Atanamayan öğretmenler Türk Eğitim Sen'den yardım istediler‏

Atanması yapılmayan bir gurup öğretmen Türk Eğitim Sen Adana Şube Başkanı Selahattin Dolgun’a nezaket ziyaretinde bulunarak sorunlarını anlattıl

Atama bekleyen öğretmenler sorunlarını bir dosya halinde Başkan Selahattin Dolğun’a sunarken Türk Eğitim Sen’den yardım istediler.

Türk Eğitim Sen Adana Şube Başkanı Selahattin Dolğun ise yaptığı açıklamada atanması yapılmayan meslektaşlarının kendilerin yapmış oldukları ziyaretten dolayı memnuniyetini dile getirerek bu genç öğretmen arkadaşlarımıza elimizden gelen desteği vereceklerini   Şubat ayında  ise  en az 40 bin öğretmenin atanacağına dikkat çeken başkan Dolğun, kontenjanların artarak atama bekleyen öğretmenlerin mağduriyetlerinin giderilmesini istedi

 

DOLGUN  ÇOK SERT KONUŞTU

 

Dolgun, okul müdürü değerlendirmelerinde, değerlendirilecek eğitim kurumundan sorumlu ilçe milli eğitim şube müdürünün, Türk eğitim sen üyesine yönelik yanlı değerlendirmesini de sert bir dille eleştirdi.
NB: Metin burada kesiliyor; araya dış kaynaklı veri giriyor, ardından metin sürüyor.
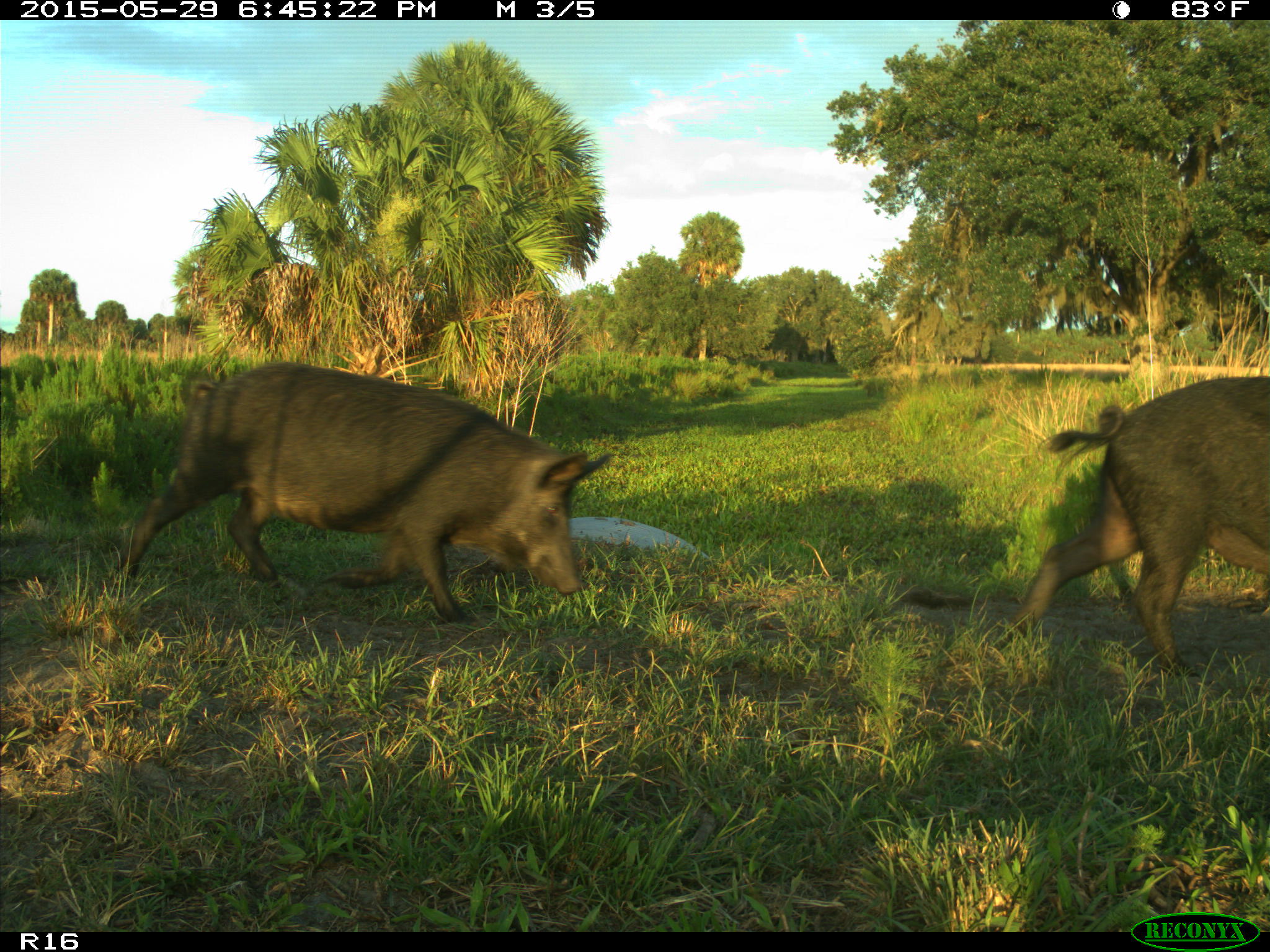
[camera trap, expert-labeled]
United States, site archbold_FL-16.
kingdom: Animalia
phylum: Chordata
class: Mammalia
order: Artiodactyla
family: Suidae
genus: Sus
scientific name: Sus scrofa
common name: wild boar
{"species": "Sus scrofa (wild boar)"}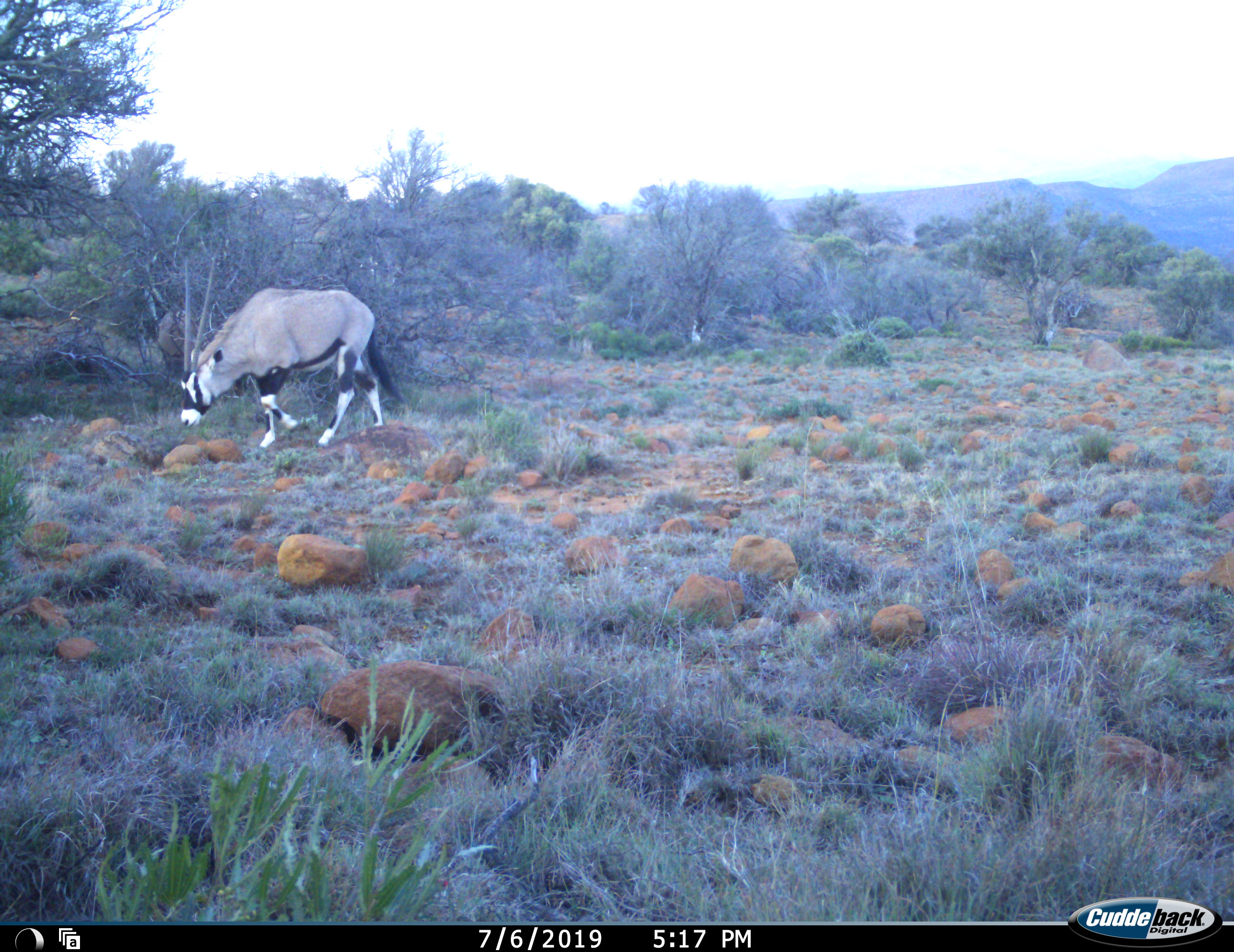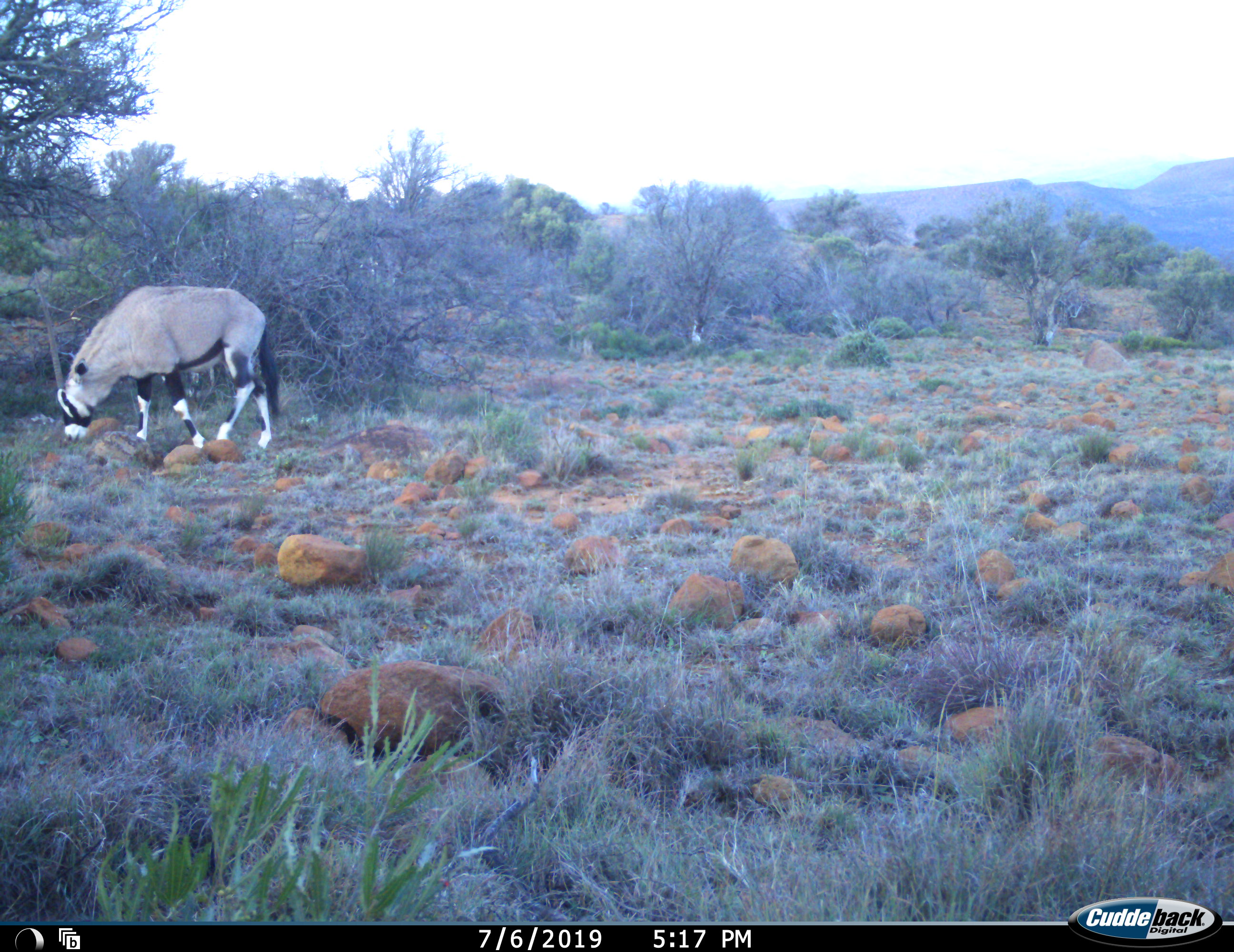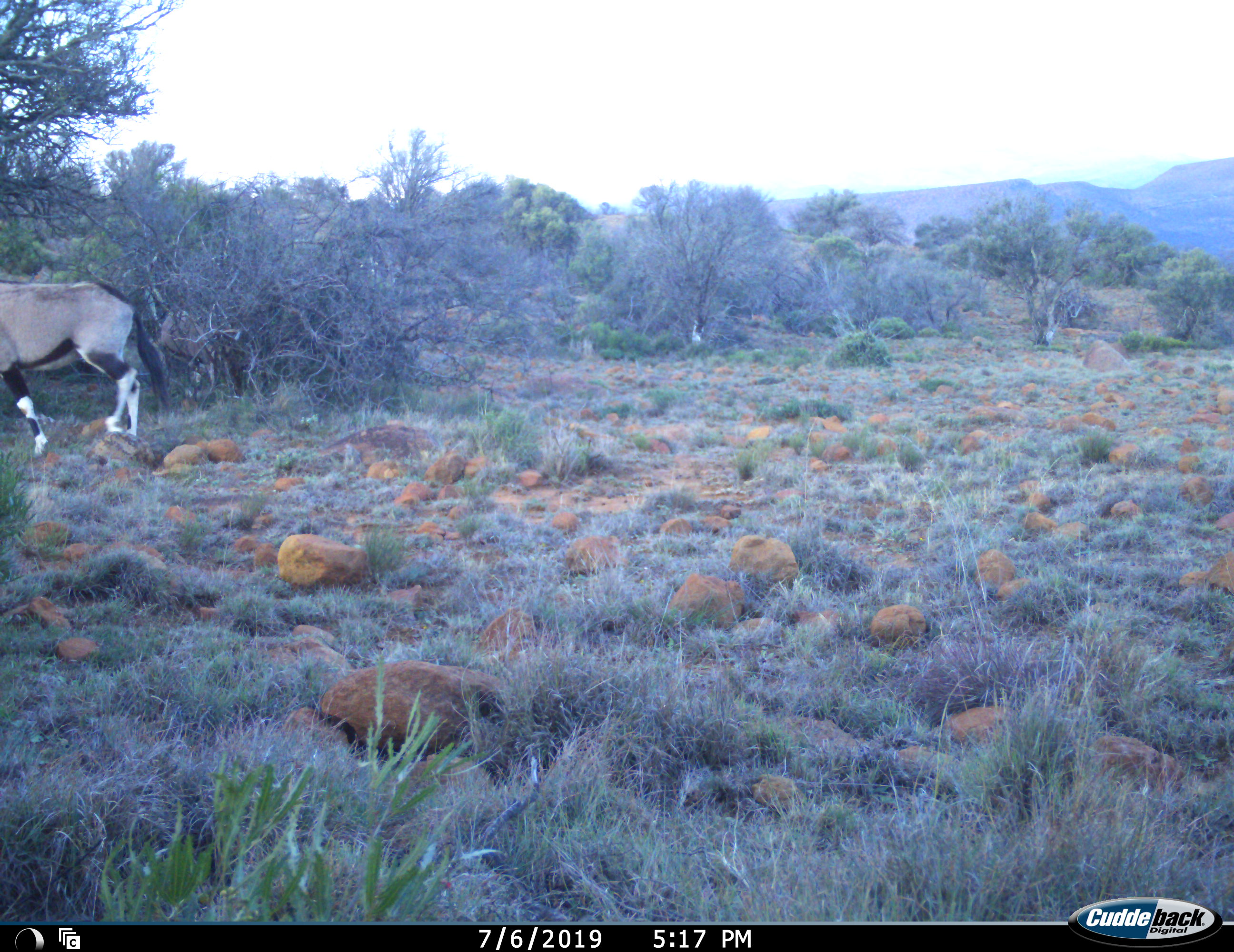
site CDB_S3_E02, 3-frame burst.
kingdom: Animalia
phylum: Chordata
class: Mammalia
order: Artiodactyla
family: Bovidae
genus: Oryx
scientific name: Oryx gazella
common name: gemsbok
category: oryx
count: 1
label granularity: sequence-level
Okul müdürünün değerlendirilmesinde “Eğitim Kurumunun tertip ve düzeni ile hijyen kurallarına uygun olarak temizliğini sağlar” ifadesinin karşısına okulda görevli tüm öğretmenler ‘evet’ yazarken, ilçe milli eğitim şube müdürünün ‘hayır’ yazmasına sert tepki gösteren Dolğun şunları kaydetti:

 

“İlçe şube müdürü eğitim kurumunun tertip ve düzeni ile hijyen kurallarına uygun olarak temizliğini sağlar ifadesine ‘hayır’ diyerek, okul müdürümüze puan vermiyor. Ancak okulumuzda çalışan en kıdemli öğretmenin, kıdemi en az olan öğretmenin, öğretmenler kurulunca seçilen 1. öğretmenin ve öğretmenler kurulunca seçilen 2. öğretmenin değerlendirmesi ise tam tersi evet şeklindedir. Yani dört öğretmen de ilçe milli eğitim müdürlüğü nazarında yalan söylüyor olarak nitelendiriliyor.

 

BİZ GÜVERCİN GİBİ TAKLA ATMAYI BİLMEYİZ

 

Biz şunu biliriz ki; konu temizlik ise bu bizim için imandan gelir. Çalıştığımız kurumu değil, yürüdüğümüz yolu bile kirletmemenin gayretini güderiz. Orada verdiğiniz puanın arkasında durarak yüzümüze de gelip siz ‘pissiniz’ diyebilir misiniz? Yüzümüze söylemediklerinizi neden gizlemeye çalışırsınız? Tüm bu çıkmazlarınız içinde temizlik için okullara ne kadar ödenek gönderdiğinize hiç baktınız mı? Özel okullara öğrenci başına 3500 TL kaynak aktarıldığında kendi okullarınızı düşündünüz mü? Tertipsiz, düzensiz ve pis bulduğunuz okula kaç kere gittiniz? Ne tür bir tertipsizliğe şahit oldunuz? Bunu biz bilemeyiz ama biz bu gördüğümüz tabloda yürekler açısı bir iftira ve utanılası bir puanlama gördük. Okullardan belge ve bilgi istediniz. Tertip ve düzenimizi size göstermek için ne yapsaydık? Mesela takla atsak olur muydu? Ama biz güvercin gibi takla atmayı bilemeyiz. Neden biliyor musunuz? Böyle bir terbiye almadık. Önce ‘Allah yakar’ dendi, sonra ‘baban kızar’ dendi. Hepsini yaşadık ve bir edep edindik. Bırakın birilerine iftira atmayı, başkalarının kusurlarını örtmede gece gibi olmayı amaç edindik. Şimdi diyeceksiniz ki, bizim kusurumuzu da örtseydiniz. İnanın örttük, hem de çok örttük. Ama iş sizin ahretliğinize dayanınca daha fazla susamazdık.”